Dataset rows
— begin —

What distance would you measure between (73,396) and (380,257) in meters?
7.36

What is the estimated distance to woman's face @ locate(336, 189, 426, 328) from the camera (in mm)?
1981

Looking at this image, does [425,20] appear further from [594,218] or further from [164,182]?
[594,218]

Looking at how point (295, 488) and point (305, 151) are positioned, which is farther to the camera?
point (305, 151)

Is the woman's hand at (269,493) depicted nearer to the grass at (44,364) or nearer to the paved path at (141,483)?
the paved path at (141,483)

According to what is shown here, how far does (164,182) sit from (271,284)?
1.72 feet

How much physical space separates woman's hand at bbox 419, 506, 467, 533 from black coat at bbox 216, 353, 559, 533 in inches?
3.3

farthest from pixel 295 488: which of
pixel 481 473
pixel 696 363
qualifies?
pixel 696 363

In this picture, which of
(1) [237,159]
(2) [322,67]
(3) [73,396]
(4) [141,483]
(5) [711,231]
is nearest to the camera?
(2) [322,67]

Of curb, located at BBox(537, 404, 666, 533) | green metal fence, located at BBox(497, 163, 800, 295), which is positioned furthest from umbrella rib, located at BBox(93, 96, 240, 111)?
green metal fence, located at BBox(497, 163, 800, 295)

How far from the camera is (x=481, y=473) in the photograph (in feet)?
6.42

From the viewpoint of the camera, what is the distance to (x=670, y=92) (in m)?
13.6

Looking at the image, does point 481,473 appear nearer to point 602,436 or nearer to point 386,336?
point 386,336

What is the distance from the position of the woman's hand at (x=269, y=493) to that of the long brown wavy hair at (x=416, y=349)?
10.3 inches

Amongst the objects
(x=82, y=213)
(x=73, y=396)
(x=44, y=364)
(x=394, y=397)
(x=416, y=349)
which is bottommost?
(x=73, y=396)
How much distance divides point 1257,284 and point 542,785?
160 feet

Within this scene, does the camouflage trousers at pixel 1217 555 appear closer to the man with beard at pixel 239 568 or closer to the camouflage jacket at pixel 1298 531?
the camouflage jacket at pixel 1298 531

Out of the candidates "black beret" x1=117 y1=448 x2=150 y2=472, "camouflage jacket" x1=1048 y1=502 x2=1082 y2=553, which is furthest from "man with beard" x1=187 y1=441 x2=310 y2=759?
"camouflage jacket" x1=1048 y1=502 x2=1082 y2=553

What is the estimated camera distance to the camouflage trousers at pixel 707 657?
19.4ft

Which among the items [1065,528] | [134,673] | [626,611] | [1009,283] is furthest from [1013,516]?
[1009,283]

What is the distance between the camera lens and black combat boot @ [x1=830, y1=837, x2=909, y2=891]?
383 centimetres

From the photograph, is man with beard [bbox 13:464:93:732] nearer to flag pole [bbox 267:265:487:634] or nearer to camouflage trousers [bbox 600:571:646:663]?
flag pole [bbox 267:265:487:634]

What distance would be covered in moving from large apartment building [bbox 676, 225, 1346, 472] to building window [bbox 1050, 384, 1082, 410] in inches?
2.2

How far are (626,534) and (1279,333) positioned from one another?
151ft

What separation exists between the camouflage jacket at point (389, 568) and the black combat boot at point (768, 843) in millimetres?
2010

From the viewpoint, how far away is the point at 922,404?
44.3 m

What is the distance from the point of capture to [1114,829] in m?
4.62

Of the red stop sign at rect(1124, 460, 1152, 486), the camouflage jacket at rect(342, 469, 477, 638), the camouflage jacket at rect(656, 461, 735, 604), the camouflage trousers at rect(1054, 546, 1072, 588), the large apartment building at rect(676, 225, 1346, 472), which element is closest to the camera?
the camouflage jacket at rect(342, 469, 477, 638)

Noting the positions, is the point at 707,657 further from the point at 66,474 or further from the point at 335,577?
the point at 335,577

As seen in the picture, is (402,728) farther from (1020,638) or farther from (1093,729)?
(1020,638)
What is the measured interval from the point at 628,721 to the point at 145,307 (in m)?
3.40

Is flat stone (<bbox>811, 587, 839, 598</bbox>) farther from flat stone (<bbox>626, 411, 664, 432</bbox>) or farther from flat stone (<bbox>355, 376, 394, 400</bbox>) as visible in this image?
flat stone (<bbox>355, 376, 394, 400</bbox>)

— end —

TASK STATEMENT: Return the portion of the listing above that starts with the line containing "Amongst the objects" and ends with the line containing "383 centimetres", reproducing every line without any change.

EXERCISE RESULT:
Amongst the objects
(x=82, y=213)
(x=73, y=396)
(x=44, y=364)
(x=394, y=397)
(x=416, y=349)
which is bottommost?
(x=73, y=396)
How much distance divides point 1257,284 and point 542,785?
160 feet

Within this scene, does the camouflage trousers at pixel 1217 555 appear closer to the man with beard at pixel 239 568 or closer to the camouflage jacket at pixel 1298 531?
the camouflage jacket at pixel 1298 531

Out of the candidates "black beret" x1=117 y1=448 x2=150 y2=472, "camouflage jacket" x1=1048 y1=502 x2=1082 y2=553, which is furthest from "man with beard" x1=187 y1=441 x2=310 y2=759?
"camouflage jacket" x1=1048 y1=502 x2=1082 y2=553

What is the estimated camera distance to the camouflage trousers at pixel 707 657?
19.4ft

Which among the items [1065,528] | [134,673] | [626,611] | [1009,283] is furthest from [1013,516]?
[1009,283]

What is the distance between the camera lens and black combat boot @ [x1=830, y1=837, x2=909, y2=891]?
383 centimetres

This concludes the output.